EXCERPT PROVIDED:
========================
VIOLIN: Vaccine Investigation and Online Information Network

Crimean-Congo Haemorrhagic Fever (CCHF)

Table of Contents

General Information
1. NCBI Taxonomy ID
2. Introduction
Vaccine Information
References

I. General Information

1. NCBI Taxonomy ID:

2. Introduction

Crimean-Congo Haemorrhagic Fever (CCHF) is a severe tick-borne disease, endemic in many countries in Africa, the Middle East, Eastern Europe and Asia. Between 15-70% of reported cases are fatal. There is no approved vaccine available (Buttigieg et al., 2014).

II. Vaccine Information

1. CCHF Virus VRP (Virus Replicon Particle) Vaccine

a. Type:

Virus Replicon Particle Vaccine

b. Status:

Research

c. Host Species for Licensed Use:

None

d. Antigen

S and L genome segments of IbAr10200 CCHF strain (Spengler et al., 2019)

e. Preparation

The virus replicon particle (VRP) vaccine contains the complete S and L genome segments of the IbAr10200 strain, but lacks the M segment, restricting the VRP to a single round of replication. To optimize cell entry, VRPs are generated and amplified by co-transfecting a plasmid encoding the codon-optimized GPC of the Oman-98 strain. (Spengler et al., 2019)
========================
PROVIDED RECORDS:
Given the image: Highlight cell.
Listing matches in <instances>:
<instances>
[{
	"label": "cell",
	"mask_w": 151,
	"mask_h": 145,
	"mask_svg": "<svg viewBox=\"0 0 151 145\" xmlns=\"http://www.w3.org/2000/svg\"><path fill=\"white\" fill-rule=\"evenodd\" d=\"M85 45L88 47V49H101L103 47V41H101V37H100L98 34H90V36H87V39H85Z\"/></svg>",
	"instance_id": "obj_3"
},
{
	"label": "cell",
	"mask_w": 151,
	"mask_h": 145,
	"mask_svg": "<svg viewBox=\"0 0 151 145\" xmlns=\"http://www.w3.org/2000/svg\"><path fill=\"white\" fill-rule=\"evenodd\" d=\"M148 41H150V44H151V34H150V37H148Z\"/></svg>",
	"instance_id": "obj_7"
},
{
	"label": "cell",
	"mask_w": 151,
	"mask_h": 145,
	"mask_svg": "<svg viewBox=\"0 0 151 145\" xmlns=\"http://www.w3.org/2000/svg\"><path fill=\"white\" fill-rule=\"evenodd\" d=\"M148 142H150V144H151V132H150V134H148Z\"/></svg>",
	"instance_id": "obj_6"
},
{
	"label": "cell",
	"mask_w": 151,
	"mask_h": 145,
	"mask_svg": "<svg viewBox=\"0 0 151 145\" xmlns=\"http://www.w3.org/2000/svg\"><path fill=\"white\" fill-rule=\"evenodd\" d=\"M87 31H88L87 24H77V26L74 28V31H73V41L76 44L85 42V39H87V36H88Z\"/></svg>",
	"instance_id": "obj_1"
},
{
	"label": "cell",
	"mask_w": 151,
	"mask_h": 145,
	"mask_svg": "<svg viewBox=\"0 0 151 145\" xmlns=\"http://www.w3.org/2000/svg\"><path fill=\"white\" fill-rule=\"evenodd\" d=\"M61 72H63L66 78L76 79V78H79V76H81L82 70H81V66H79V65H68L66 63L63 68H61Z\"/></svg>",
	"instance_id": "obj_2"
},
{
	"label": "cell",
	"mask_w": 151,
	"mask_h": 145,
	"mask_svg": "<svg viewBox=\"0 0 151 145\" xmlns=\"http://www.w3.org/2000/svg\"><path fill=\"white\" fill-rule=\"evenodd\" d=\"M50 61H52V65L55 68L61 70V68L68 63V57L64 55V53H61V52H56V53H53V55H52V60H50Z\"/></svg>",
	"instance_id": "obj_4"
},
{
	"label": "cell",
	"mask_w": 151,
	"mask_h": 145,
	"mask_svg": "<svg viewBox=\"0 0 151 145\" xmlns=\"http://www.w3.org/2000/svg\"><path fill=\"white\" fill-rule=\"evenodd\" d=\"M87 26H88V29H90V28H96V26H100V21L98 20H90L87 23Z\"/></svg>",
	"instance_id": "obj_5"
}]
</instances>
========================
WHAT TO PRODUCE:
Answer these questions from the CCHF vaccine page:
(a) What range of reported CCHF cases are fatal?
(b) Which genome segment does the VRP vaccine lack?
(c) From which strain is the GPC encoded by the co-transfected plasmid?
The records are separate material and are not part of the CCHF vaccine page.

ANSWER TO THIS PROBLEM:
(a) Between 15 and 70%.
(b) The M segment.
(c) The Oman-98 strain.